Et vient ensuite “Planetary”, série passionnante que le scénariste a réalisé avec l’impressionnant dessinateur John Cassaday, dans les derniers spasmes du XXe siècle. Warren Ellis y ausculte les légendes de la pop culture (Godzilla, Doc Savage, Lovecraft, Wonder Woman, Sherlock Holmes,...), cassant, démontant, ré-associant les grands mythes passés pour les exposer à cette nouvelle ère, celle de tous les dangers, qu’il imagine avec toute la démesure qui fait sa marque de fabrique. Puis il met en abyme l’histoire du comic book dans sa propre création, invitant le lecteur à beaucoup d’attention tant les références se multiplient, et pas toujours de manière si évidente. Énorme Warren Ellis !
Sur ce récit d’une rare exigence, le boulot de John Cassaday est bluffant. L’artiste multiplie les designs, les tonalités, dans un style à la fois épuré, qui relie une classe évidente à un sens affirmé du spectaculaire. Aujourd’hui, “Planetary” n’a perdu ni de sa force, ni de son originalité, grâce aux talents conjugués de deux pointures de l’industrie US des comics, qui avaient fait de leur rencontre un moment d’intense créativité.
Avec “Watchmen”, Alan Moore avait révolutionné les comics leur donnant une dimension adulte. Dans les années 90, Warren Ellis leur a fait prendre un nouveau virage, osant tous les vertiges, les outrances, la critique féroce de nos sociétés, des dérives politiciennes, avec ce ton politiquement incorrect qui le démarque des autres. Ce souffle nouveau s’inspire aussi des techniques du cinéma, auquel il donnera de nombreuses nouvelles idées !

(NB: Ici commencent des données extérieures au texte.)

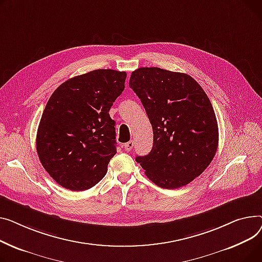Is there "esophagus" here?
<instances>
[{
	"label": "esophagus",
	"instance_id": "34e87169",
	"mask_svg": "<svg viewBox=\"0 0 262 262\" xmlns=\"http://www.w3.org/2000/svg\"><path fill=\"white\" fill-rule=\"evenodd\" d=\"M133 146H134V142L133 141H130V142H128V143H126L124 145L126 151H131L133 149Z\"/></svg>",
	"mask_w": 262,
	"mask_h": 262
}]
</instances>
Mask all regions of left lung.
<instances>
[{
  "label": "left lung",
  "mask_w": 262,
  "mask_h": 262,
  "mask_svg": "<svg viewBox=\"0 0 262 262\" xmlns=\"http://www.w3.org/2000/svg\"><path fill=\"white\" fill-rule=\"evenodd\" d=\"M129 86L153 130L150 153L136 162L162 188L187 185L208 167L218 148V122L204 90L187 74L160 68L135 70Z\"/></svg>",
  "instance_id": "8db88e82"
}]
</instances>
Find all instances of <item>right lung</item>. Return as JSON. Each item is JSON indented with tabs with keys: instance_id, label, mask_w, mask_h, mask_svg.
<instances>
[{
	"instance_id": "obj_1",
	"label": "right lung",
	"mask_w": 262,
	"mask_h": 262,
	"mask_svg": "<svg viewBox=\"0 0 262 262\" xmlns=\"http://www.w3.org/2000/svg\"><path fill=\"white\" fill-rule=\"evenodd\" d=\"M126 72L95 70L59 85L45 105L36 145L49 174L67 189L95 186L116 153L109 111L125 90Z\"/></svg>"
}]
</instances>
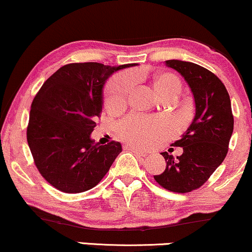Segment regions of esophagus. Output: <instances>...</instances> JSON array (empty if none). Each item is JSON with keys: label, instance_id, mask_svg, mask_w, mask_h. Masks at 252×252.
Here are the masks:
<instances>
[{"label": "esophagus", "instance_id": "obj_1", "mask_svg": "<svg viewBox=\"0 0 252 252\" xmlns=\"http://www.w3.org/2000/svg\"><path fill=\"white\" fill-rule=\"evenodd\" d=\"M125 148L126 150H128V151H131L132 153H134V154H136V155H139V157H147V153H146V152H144V151H140V150H136V148H134V147H129V146H125Z\"/></svg>", "mask_w": 252, "mask_h": 252}]
</instances>
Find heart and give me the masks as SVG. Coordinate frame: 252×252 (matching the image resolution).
I'll use <instances>...</instances> for the list:
<instances>
[{
    "mask_svg": "<svg viewBox=\"0 0 252 252\" xmlns=\"http://www.w3.org/2000/svg\"><path fill=\"white\" fill-rule=\"evenodd\" d=\"M153 86L160 97L170 92H180L181 82L175 74L162 72L153 78ZM133 88V78L121 73L112 77L105 85L104 102L108 110H119L126 105L127 97ZM118 134L124 141L136 147H150L170 135V124L155 117L131 114L118 124Z\"/></svg>",
    "mask_w": 252,
    "mask_h": 252,
    "instance_id": "1",
    "label": "heart"
}]
</instances>
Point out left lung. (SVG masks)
Instances as JSON below:
<instances>
[{
    "label": "left lung",
    "mask_w": 252,
    "mask_h": 252,
    "mask_svg": "<svg viewBox=\"0 0 252 252\" xmlns=\"http://www.w3.org/2000/svg\"><path fill=\"white\" fill-rule=\"evenodd\" d=\"M190 86L196 106L191 125L173 146L183 153L174 158L163 152L166 169L155 175L161 187L173 192H190L208 181L229 151L234 116L229 93L221 79L206 67L176 60L166 61Z\"/></svg>",
    "instance_id": "obj_1"
}]
</instances>
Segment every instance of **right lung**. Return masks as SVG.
Segmentation results:
<instances>
[{
    "label": "right lung",
    "instance_id": "1",
    "mask_svg": "<svg viewBox=\"0 0 252 252\" xmlns=\"http://www.w3.org/2000/svg\"><path fill=\"white\" fill-rule=\"evenodd\" d=\"M124 64L71 63L45 80L31 102L27 140L40 175L67 194L98 185L121 153L120 142L100 146L90 135L102 111V86Z\"/></svg>",
    "mask_w": 252,
    "mask_h": 252
}]
</instances>
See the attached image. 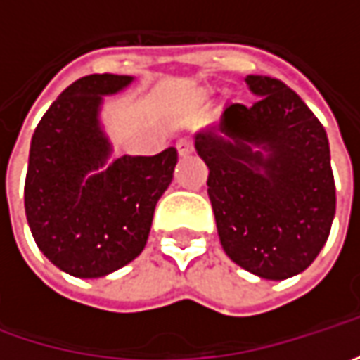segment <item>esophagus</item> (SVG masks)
Segmentation results:
<instances>
[{
    "label": "esophagus",
    "mask_w": 360,
    "mask_h": 360,
    "mask_svg": "<svg viewBox=\"0 0 360 360\" xmlns=\"http://www.w3.org/2000/svg\"><path fill=\"white\" fill-rule=\"evenodd\" d=\"M176 150H178L180 156H188V154H192V150H194V142H192L190 138H180V140L176 142Z\"/></svg>",
    "instance_id": "esophagus-1"
}]
</instances>
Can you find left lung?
<instances>
[{
  "mask_svg": "<svg viewBox=\"0 0 360 360\" xmlns=\"http://www.w3.org/2000/svg\"><path fill=\"white\" fill-rule=\"evenodd\" d=\"M246 84L260 100L226 105L194 146L210 170L224 252L260 278L284 281L311 266L330 232L337 196L328 138L281 79L246 76Z\"/></svg>",
  "mask_w": 360,
  "mask_h": 360,
  "instance_id": "8db88e82",
  "label": "left lung"
}]
</instances>
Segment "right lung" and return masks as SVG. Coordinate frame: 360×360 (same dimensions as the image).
Listing matches in <instances>:
<instances>
[{"mask_svg": "<svg viewBox=\"0 0 360 360\" xmlns=\"http://www.w3.org/2000/svg\"><path fill=\"white\" fill-rule=\"evenodd\" d=\"M131 79L79 77L49 105L32 138L23 190L27 224L49 262L77 278L105 276L144 250L156 202L174 178L176 148L108 162L102 96L118 94Z\"/></svg>", "mask_w": 360, "mask_h": 360, "instance_id": "add662e5", "label": "right lung"}]
</instances>
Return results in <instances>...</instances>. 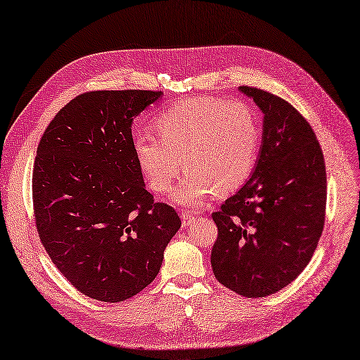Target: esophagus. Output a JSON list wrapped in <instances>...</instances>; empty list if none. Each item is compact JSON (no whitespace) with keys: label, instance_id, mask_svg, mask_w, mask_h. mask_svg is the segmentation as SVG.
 <instances>
[{"label":"esophagus","instance_id":"34e87169","mask_svg":"<svg viewBox=\"0 0 360 360\" xmlns=\"http://www.w3.org/2000/svg\"><path fill=\"white\" fill-rule=\"evenodd\" d=\"M195 214L189 212V210H183L181 212V221H183V227H188L192 221H194Z\"/></svg>","mask_w":360,"mask_h":360}]
</instances>
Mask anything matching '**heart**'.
Segmentation results:
<instances>
[{
    "label": "heart",
    "instance_id": "obj_1",
    "mask_svg": "<svg viewBox=\"0 0 360 360\" xmlns=\"http://www.w3.org/2000/svg\"><path fill=\"white\" fill-rule=\"evenodd\" d=\"M154 124L159 136L140 133L134 139L137 162L160 194L172 188L186 165L191 172L172 194L180 205H200L214 191L240 189L255 169L261 128L246 102L186 99L162 111Z\"/></svg>",
    "mask_w": 360,
    "mask_h": 360
}]
</instances>
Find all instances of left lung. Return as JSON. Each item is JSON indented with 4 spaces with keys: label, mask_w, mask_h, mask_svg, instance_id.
Masks as SVG:
<instances>
[{
    "label": "left lung",
    "mask_w": 360,
    "mask_h": 360,
    "mask_svg": "<svg viewBox=\"0 0 360 360\" xmlns=\"http://www.w3.org/2000/svg\"><path fill=\"white\" fill-rule=\"evenodd\" d=\"M240 90L264 112L257 168L212 214L214 275L246 297L276 293L309 264L326 221L327 172L316 134L302 114L257 86Z\"/></svg>",
    "instance_id": "1"
}]
</instances>
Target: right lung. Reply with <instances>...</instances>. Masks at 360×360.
<instances>
[{
    "label": "right lung",
    "mask_w": 360,
    "mask_h": 360,
    "mask_svg": "<svg viewBox=\"0 0 360 360\" xmlns=\"http://www.w3.org/2000/svg\"><path fill=\"white\" fill-rule=\"evenodd\" d=\"M153 90L85 91L58 111L34 157V224L50 259L77 292L122 302L157 276L180 229L172 206L145 189L134 116Z\"/></svg>",
    "instance_id": "obj_1"
}]
</instances>
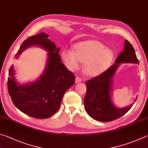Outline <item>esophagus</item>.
I'll use <instances>...</instances> for the list:
<instances>
[{
  "label": "esophagus",
  "mask_w": 148,
  "mask_h": 148,
  "mask_svg": "<svg viewBox=\"0 0 148 148\" xmlns=\"http://www.w3.org/2000/svg\"><path fill=\"white\" fill-rule=\"evenodd\" d=\"M82 77H79V76H76V80H75V82H76V83H79V82H82Z\"/></svg>",
  "instance_id": "esophagus-1"
}]
</instances>
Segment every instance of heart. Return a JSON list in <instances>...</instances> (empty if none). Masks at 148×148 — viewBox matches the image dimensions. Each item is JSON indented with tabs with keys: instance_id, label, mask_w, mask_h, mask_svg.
<instances>
[{
	"instance_id": "b5f03b06",
	"label": "heart",
	"mask_w": 148,
	"mask_h": 148,
	"mask_svg": "<svg viewBox=\"0 0 148 148\" xmlns=\"http://www.w3.org/2000/svg\"><path fill=\"white\" fill-rule=\"evenodd\" d=\"M65 65L71 71L78 69L84 63V71L90 76H97L108 68L113 59V52L97 41L77 43L74 52L65 49L62 53Z\"/></svg>"
}]
</instances>
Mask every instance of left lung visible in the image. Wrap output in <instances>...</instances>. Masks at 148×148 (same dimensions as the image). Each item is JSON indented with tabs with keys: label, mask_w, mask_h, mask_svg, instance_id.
<instances>
[{
	"label": "left lung",
	"mask_w": 148,
	"mask_h": 148,
	"mask_svg": "<svg viewBox=\"0 0 148 148\" xmlns=\"http://www.w3.org/2000/svg\"><path fill=\"white\" fill-rule=\"evenodd\" d=\"M114 63L103 73L86 82L85 110L90 116L100 122H111L119 119L132 107L131 105L127 107L118 108L112 104L111 97L112 77L120 63H139L134 48L127 40L124 42L123 51L118 56Z\"/></svg>",
	"instance_id": "obj_1"
}]
</instances>
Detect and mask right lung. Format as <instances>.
Segmentation results:
<instances>
[{
	"instance_id": "obj_1",
	"label": "right lung",
	"mask_w": 148,
	"mask_h": 148,
	"mask_svg": "<svg viewBox=\"0 0 148 148\" xmlns=\"http://www.w3.org/2000/svg\"><path fill=\"white\" fill-rule=\"evenodd\" d=\"M42 32L24 41L18 55L31 46H39L48 51V61L42 76L34 83L19 85L16 82L14 69L11 66L8 90L13 103L24 113L36 119H47L60 108L64 94L74 84L75 76L61 62L60 48Z\"/></svg>"
}]
</instances>
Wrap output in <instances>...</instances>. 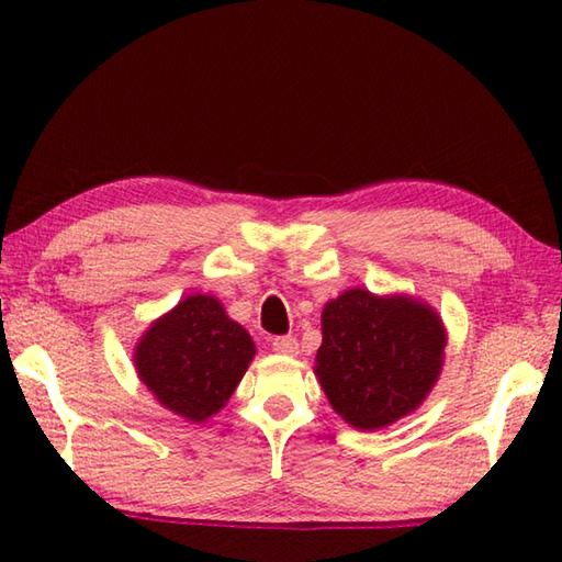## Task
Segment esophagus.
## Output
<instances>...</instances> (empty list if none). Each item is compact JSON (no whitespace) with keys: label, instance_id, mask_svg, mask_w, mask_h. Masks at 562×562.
<instances>
[{"label":"esophagus","instance_id":"1","mask_svg":"<svg viewBox=\"0 0 562 562\" xmlns=\"http://www.w3.org/2000/svg\"><path fill=\"white\" fill-rule=\"evenodd\" d=\"M272 350L280 355H294L296 350H300V340H296L294 336H278V338H272Z\"/></svg>","mask_w":562,"mask_h":562}]
</instances>
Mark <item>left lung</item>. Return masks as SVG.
<instances>
[{
	"label": "left lung",
	"instance_id": "8db88e82",
	"mask_svg": "<svg viewBox=\"0 0 562 562\" xmlns=\"http://www.w3.org/2000/svg\"><path fill=\"white\" fill-rule=\"evenodd\" d=\"M316 376L336 413L360 429L408 415L445 362V328L432 308L408 296L348 290L326 304Z\"/></svg>",
	"mask_w": 562,
	"mask_h": 562
}]
</instances>
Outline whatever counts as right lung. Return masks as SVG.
Returning a JSON list of instances; mask_svg holds the SVG:
<instances>
[{
  "label": "right lung",
  "instance_id": "right-lung-1",
  "mask_svg": "<svg viewBox=\"0 0 562 562\" xmlns=\"http://www.w3.org/2000/svg\"><path fill=\"white\" fill-rule=\"evenodd\" d=\"M254 355V340L224 306L193 294L151 324L137 345L135 367L161 405L202 423L229 401Z\"/></svg>",
  "mask_w": 562,
  "mask_h": 562
}]
</instances>
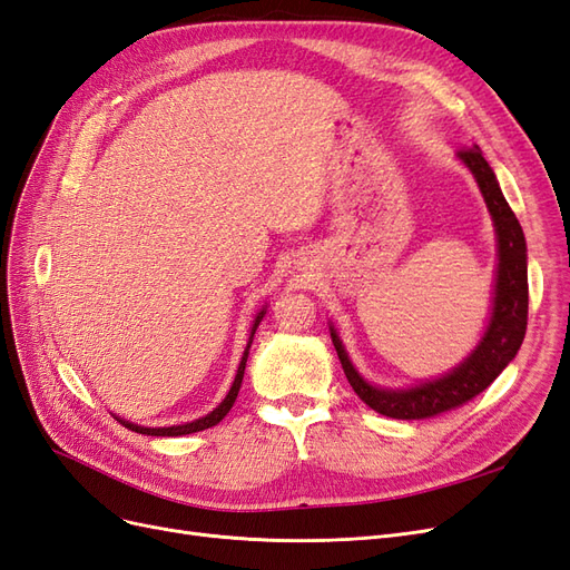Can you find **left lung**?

Ces trois séries sont rééditées chez Urban Comics, dans la collection DC Essentiels, “The Authority : les Années Stormwatch” (2 volumes), “The Authority” (1 volume paru, le tome 2 en 2018) et “Planetary” (2 volumes). Des versions Intégrales qui sont de fait les beaux écrins dont manquaient ses séries cultes.
À lire sur la Yozone :
The Authority - Les années Stormwatch (T1)
Planetary (Volume 1)
Publiés aux éditions Urban Comics :
The Authority, les années Stormwatch Volume 1, par Warren Ellis et Tom Raney, 296 pages couleurs, 22,50 €
The Authority, les années Stormwatch Volume 2, par Warren Ellis, Tom Raney et Brian Hitch, 432 pages couleurs, 35 €
The Authority Volume 1, par Warren Ellis et Brian Hitch, 336 pages couleurs, 28 €
Planetary Volume 1, par Warren Ellis et John Cassaday, 408 pages couleurs, 28 €
Planetary Volume 2, par Warren Ellis, John Cassaday et Clémentine Mélois, 488 pages couleurs, 28 €
Illustrations © Warren Ellis, Tom Raney, Brian Hitch, John Cassaday et Éditions Urban Comics (2017)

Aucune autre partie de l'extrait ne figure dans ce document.